Elana Mugdan is a millennial’s millennial.
She’s single, in debt, and recently moved back in with her parents in Queens, N.Y. She works part-time jobs while writing fantasy novels. She’s blocked the president on Twitter TWTR, -1.37% and, despite her parlous financial condition, she hopes to eventually be in a position to donate to a charity fighting global warming.
But if she can last another four months without a smartphone, she’s looking at a fat payday of $100,000 courtesy of the Coca-Cola Co. KO, -2.87%.
“I [will] have to take a lie detector test,” she says. “Because I’m an extremely anxious person, I’ve been very rigid with the rules.”
Last winter, Mugdan won the “No Phone For A Year” contest run by Coca-Cola’s Vitaminwater. She’s agreed to go a year without using a smartphone or any similar device, like a tablet. She’s stuck with a flip phone.
She’s two thirds of the way through the challenge: It began in February. She’s looking good for the payoff. “I’ve detoxed completely from the smartphone and I don’t need it,” she says. “The biggest challenge I’ve faced in the contest is other people pushing their phones at me. People are always trying to show me their phones.”

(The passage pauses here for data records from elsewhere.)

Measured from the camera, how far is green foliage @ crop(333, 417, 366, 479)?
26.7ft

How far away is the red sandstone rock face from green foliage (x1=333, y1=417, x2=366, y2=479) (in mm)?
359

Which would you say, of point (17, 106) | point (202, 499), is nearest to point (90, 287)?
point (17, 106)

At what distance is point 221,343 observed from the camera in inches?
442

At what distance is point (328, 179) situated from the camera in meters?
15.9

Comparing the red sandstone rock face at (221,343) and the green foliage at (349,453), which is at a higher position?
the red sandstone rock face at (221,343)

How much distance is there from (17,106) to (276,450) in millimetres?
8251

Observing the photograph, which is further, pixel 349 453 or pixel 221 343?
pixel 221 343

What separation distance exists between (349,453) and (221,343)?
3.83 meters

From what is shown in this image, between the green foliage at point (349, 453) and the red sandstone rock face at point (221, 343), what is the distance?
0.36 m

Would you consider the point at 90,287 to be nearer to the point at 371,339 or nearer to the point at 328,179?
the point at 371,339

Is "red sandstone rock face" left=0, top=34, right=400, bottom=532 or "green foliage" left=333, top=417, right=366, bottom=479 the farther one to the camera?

“I’ve come to a decision: I do not want to go back to the smartphone when the year is over,” she says. “I have become 125% more productive without it. This year alone I’ve read 30-plus books. [It’s] made me a lot happier, and it’s improved my sleep schedule. I’m trying to repair some of the relationships that I let fall by the wayside. I’ve made an effort to reconnect with people.”
When she looks back on her smartphone use, she is aghast. “I was wasting time. I was basically doing nothing. I wasn’t aware of how badly I was behaving with my smartphone until I had to relinquish [it]],” she says. “I was addicted to it. I definitely abused it.”
She checked it out throughout the day, and kept the phone by her bed at night. Sometimes when she couldn’t sleep she’d be on her phone instead until 4 a.m.
She was hardly alone. Growing numbers of adults, and children, are hooked on their smartphones. Scientists are increasingly worried about the social and mental toll that’s taking. Even Apple AAPL, -2.51% CEO Tim Cook has admitted publicly to spending too much time on his iPhone.
It’s one thing to go without a smartphone if you don’t stray far from your neighborhood. But Mugdan recently went on a cross-country book tour to promote Dragon Child, the latest novel in her fantasy series.
“I generally have treated it as an adventure,” she says. “I’ve been printing instructions. I’ve been planning ahead, which I never really had before.” But, she acknowledges: “I’ve run into situations where it would have been much better for my personal safety if I had a smartphone.”
It’s fewer than 13 years since Steve Jobs unveiled the first iPhone. But smartphones are now so ingrained in our life that, when Mugdan tells people she’d dumped hers, they are typically stunned.
“People are floored,” she says. “The first reaction is invariably shock; ‘What, no phone? I could never do that.’ But it very quickly becomes, ‘I wish I could do that.’”
The last eight months has been a roller-coaster ride, she admits. First was the “honeymoon period,” when she felt refreshed and liberated. Then came the book tour, when she appreciated all that she was missing. Now her view is more balanced: She sees the conveniences of smartphones, but also their hefty costs.
“The technology is so useful when it’s used correctly,” she says. “The problem is, I didn’t use it correctly, I abused it, and I suspect most other people do the same. You sacrifice a lot of freedom, privacy, individuality and thinking abilities for this small bit of convenience.”
For Coca-Cola, it’s been a cost-effective publicity stunt. It’s been “absolutely a success,” says company spokeswoman Aly Hite. For a trivial sum, the company got more than 100,000 contest entries, tons of media coverage, and a “25,000%” increase in web traffic to the brand’s website.
Mugdan, however, is not one of those people. She checks things like email and Facebook FB, -0.69% only periodically on her laptop. When she goes out now, she is struck by how many people have their eyes glued to their phones, checking their notifications, even when they are in restaurants or cafes with other people.
The emails and notifications will still be there if you don’t check them till later, she points out. “But if you miss a moment in the real world, it’s gone forever.”
Occasionally, she regrets all the time wasted. “Just three hours a day of doing nothing. That’s nearly 1,100 hours. I could have written a book in that time. But it’s past, and I can’t do anything about it.”